The FDA’s first and only inspection found:
Introduction of Listeria:
• There could have been low level sporadic Listeria monocytogenes in the field where the cantaloupe were grown, which could have been introduced into the packing facility
• A truck used to haul culled cantaloupe to a cattle operation was parked adjacent to the packing facility and could have introduced contamination into the facility
Spread of Listeria:
• The packing facility’s design allowed water to pool on the floor near equipment and employee walkways
• The packing facility floor was constructed in a manner that made it difficult to clean
• The packing equipment was not easily cleaned and sanitized washing and drying equipment used for cantaloupe packing was previously used for postharvest handling of another raw agricultural commodity
Growth of Listeria:
• There was no pre-cooling step to remove field heat from the cantaloupes before cold storage. As the cantaloupes cooled there may have been condensation that promoted the growth of Listeria monocytogenes.
The civil litigation side of the PCA and Wright County Outbreaks have ended or nearly so. Both companies have ceased to exist. Monetary compensation has been paid. For those who did not die or suffer permanent injury, most have recovered – although may look at peanut butter and eggs differently. The Jensen Farms and Frontera Outbreak will too take its course – with bankruptcy in the picture as well as involvement in the litigation by auditors and retailers.

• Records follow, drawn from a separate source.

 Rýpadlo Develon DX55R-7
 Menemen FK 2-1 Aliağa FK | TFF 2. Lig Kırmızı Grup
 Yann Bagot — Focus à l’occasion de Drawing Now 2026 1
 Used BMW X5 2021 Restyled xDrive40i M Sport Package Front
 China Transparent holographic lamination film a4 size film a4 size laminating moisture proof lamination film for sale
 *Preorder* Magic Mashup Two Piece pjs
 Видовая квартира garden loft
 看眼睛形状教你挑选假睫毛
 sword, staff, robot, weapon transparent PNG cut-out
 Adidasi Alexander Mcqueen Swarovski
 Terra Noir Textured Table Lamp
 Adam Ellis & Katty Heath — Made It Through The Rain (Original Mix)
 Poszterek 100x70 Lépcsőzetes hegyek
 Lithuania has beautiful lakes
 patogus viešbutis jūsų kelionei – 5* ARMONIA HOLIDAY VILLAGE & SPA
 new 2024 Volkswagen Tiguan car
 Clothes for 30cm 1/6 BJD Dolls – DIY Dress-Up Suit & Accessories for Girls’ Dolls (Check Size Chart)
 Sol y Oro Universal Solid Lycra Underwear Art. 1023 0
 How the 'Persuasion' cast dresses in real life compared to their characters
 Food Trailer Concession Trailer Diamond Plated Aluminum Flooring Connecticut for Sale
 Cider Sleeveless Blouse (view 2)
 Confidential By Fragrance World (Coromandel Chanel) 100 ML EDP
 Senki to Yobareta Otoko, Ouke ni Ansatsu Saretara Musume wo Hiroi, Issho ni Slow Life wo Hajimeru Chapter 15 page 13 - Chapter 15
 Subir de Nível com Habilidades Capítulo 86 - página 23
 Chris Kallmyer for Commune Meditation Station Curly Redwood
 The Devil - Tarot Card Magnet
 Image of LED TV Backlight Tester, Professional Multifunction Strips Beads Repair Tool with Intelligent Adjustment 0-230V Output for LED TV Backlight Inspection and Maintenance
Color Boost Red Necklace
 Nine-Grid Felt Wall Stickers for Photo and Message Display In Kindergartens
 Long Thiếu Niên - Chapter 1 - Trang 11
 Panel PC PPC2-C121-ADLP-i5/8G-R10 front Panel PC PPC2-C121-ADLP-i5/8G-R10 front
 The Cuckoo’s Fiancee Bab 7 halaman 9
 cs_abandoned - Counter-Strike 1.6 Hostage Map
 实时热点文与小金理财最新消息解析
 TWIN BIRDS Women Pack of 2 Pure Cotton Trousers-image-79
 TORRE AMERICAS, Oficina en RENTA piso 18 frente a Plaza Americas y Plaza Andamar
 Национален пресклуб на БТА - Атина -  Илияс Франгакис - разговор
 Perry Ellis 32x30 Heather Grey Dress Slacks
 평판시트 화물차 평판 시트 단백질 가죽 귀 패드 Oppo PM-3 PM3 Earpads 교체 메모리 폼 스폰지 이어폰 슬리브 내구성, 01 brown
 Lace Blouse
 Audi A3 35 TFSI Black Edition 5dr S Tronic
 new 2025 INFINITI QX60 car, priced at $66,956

So, other than me, what is the common denominator? Three criminal investigations.
Yes, I have repeatedly argued for greater involvement by criminal (felony and misdemeanor) prosecutors. And, although slower that the victims or me (and families) might like, there still seems to be life in the PCA investigation and it appears that things are happening in both the Wright County and Jensen Farms investigations as well.
Civil litigation does much, but more needs to be done to give victims a far greater sense of accountability. I wish the prosecutors well. Provisions for criminal sanctions are clear:
Felony violations include adulterating or misbranding a food, drug, or device, and putting an adulterated or misbranded food, drug, or device into interstate commerce. Any person who commits a prohibited act violates the FDCA. A person committing a prohibited act “with the intent to defraud or mislead” is guilty of a felony punishable by not more than three years or fined not more than $10,000 or both.
A misdemeanor conviction under the FDCA, unlike a felony conviction, does not require proof of fraudulent intent, or even of knowing or willful conduct. Rather, a person may be convicted if he or she held a position of responsibility or authority in a firm such that the person could have prevented the violation. Convictions under the misdemeanor provisions are punishable by not more than one year or fined not more than $1,000, or both.